Aim of the exercise -> Give back exactly the lines of the entries below from the line with "Kenya, site MT18." to the line with "[camera trap, expert-labeled]", inclusive, and only those.

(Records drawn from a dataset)
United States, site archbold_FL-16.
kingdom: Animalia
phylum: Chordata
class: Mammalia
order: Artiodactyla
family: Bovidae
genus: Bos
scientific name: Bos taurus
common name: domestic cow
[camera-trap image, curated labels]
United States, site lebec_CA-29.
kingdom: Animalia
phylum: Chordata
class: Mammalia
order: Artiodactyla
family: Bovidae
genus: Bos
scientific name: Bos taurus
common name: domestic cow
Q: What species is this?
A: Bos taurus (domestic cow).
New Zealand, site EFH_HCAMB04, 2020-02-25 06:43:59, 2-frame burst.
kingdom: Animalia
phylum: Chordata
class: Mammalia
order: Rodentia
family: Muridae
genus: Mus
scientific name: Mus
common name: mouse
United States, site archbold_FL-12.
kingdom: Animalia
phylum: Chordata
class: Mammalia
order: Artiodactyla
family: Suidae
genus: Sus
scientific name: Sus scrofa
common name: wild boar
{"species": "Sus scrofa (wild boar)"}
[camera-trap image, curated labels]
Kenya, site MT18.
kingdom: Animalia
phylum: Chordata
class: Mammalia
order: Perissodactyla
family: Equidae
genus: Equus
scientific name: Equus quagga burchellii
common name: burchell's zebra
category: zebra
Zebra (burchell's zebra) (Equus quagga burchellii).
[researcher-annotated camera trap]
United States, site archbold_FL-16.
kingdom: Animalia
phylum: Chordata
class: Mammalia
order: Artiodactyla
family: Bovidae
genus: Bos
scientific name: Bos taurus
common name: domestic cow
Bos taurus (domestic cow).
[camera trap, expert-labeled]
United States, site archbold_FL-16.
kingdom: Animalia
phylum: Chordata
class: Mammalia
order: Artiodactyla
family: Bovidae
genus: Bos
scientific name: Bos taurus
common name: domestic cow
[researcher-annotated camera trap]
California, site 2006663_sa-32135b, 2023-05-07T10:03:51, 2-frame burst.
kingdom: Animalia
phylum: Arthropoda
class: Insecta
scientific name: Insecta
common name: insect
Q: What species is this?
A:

Task answer ->
Kenya, site MT18.
kingdom: Animalia
phylum: Chordata
class: Mammalia
order: Perissodactyla
family: Equidae
genus: Equus
scientific name: Equus quagga burchellii
common name: burchell's zebra
category: zebra
Zebra (burchell's zebra) (Equus quagga burchellii).
[researcher-annotated camera trap]
United States, site archbold_FL-16.
kingdom: Animalia
phylum: Chordata
class: Mammalia
order: Artiodactyla
family: Bovidae
genus: Bos
scientific name: Bos taurus
common name: domestic cow
Bos taurus (domestic cow).
[camera trap, expert-labeled]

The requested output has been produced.